# Keeping pulled pork moist in a roaster



## cjdoble (May 13, 2014)

I am planning on smoking around 150 # of pork for an open house.  After smoking batches of meat I am freezing it until I am ready to reheat.  My concern is that when reheating it in a roaster it will dry out.  I am thinking about taking the bones and making a stock and putting the stock in with the pork while in the roaster to keep it moist

Has anyone tried this?

I have also read about using apple juice.

I would appreciate any advise.

Thanks,


----------



## demosthenes9 (May 13, 2014)

CjDoble said:


> I am planning on smoking around 150 # of pork for an open house.  After smoking batches of meat I am freezing it until I am ready to reheat.  My concern is that when reheating it in a roaster it will dry out.  I am thinking about taking the bones and making a stock and putting the stock in with the pork while in the roaster to keep it moist
> 
> Has anyone tried this?
> 
> ...


Cj, would need some more details as to what equipment you have available to you.  Will the meat be reheated and served in the same place ?   Is an oven available ?   As much detail as you could provide would be very helpful.


----------



## pineywoods (May 13, 2014)

You can save the juice from the cook either with a foil pan under it or if foiling the juice out of the foil. Defat it and add it back.

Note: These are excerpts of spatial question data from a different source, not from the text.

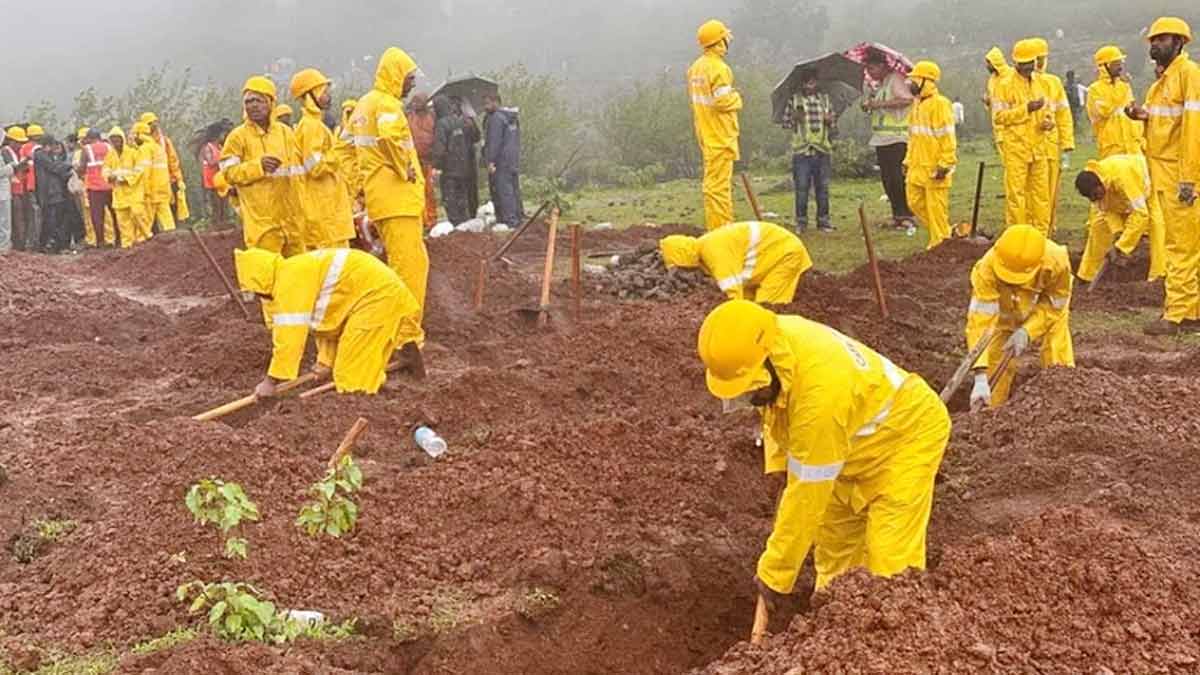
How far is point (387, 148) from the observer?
367 inches

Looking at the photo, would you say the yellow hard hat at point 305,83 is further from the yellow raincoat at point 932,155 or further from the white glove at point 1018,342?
the yellow raincoat at point 932,155

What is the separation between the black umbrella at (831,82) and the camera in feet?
51.5

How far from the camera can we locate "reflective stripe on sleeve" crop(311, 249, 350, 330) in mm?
7586

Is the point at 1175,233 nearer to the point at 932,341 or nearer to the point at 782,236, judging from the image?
the point at 932,341

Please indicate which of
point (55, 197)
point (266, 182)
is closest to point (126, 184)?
point (55, 197)

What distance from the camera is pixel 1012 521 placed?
5.65 meters

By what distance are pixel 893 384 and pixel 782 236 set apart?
12.0ft

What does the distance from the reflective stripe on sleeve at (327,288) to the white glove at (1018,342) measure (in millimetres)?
3862

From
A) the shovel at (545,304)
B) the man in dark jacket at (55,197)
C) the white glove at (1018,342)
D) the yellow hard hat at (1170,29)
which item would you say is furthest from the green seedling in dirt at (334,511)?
the man in dark jacket at (55,197)

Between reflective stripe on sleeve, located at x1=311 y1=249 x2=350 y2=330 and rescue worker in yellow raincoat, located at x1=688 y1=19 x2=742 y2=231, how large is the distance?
5130 millimetres

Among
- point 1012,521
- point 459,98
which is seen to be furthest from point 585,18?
point 1012,521

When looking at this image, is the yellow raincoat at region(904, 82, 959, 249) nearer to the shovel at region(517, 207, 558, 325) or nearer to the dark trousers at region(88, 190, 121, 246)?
the shovel at region(517, 207, 558, 325)

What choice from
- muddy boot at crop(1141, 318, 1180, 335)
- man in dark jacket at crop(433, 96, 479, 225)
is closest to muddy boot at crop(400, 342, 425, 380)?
muddy boot at crop(1141, 318, 1180, 335)

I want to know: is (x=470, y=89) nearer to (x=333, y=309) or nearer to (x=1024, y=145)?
(x=1024, y=145)
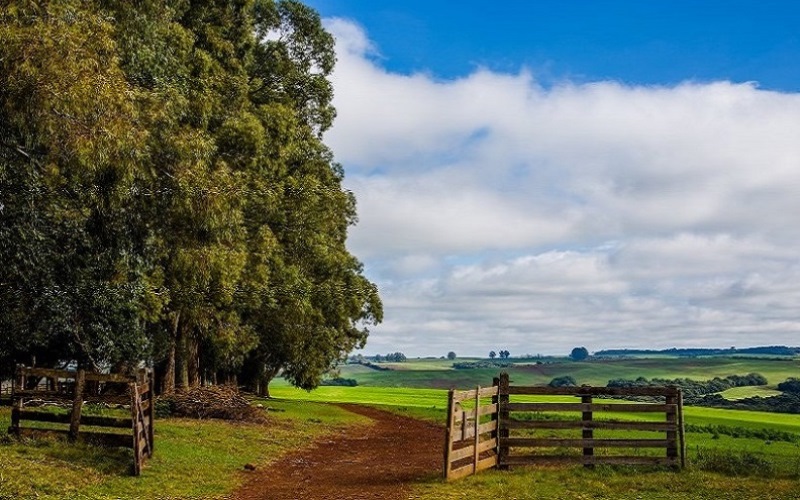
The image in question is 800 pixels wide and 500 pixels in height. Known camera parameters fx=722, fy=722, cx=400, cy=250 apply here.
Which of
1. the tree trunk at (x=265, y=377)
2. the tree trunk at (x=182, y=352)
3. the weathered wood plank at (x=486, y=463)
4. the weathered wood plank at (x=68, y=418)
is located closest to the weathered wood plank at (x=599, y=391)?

You can add the apple juice

You can add a finishing sauce


----------



## bluefrog (May 15, 2014)

I always have a pan under my butts to catch the drippings. I sart it with some water in the pan so that the drippings don't burn.  I put the drippings in the frig and when the fat rises to the top and solidifies I remove the fat.  Then I can add the juice back as needed.  I generally put the butts in the pan with the drippings and maybe some apple juice and cover the pan with foil while bringing the temp from 165 to 200. This captures a lot of the juice from the pork.


----------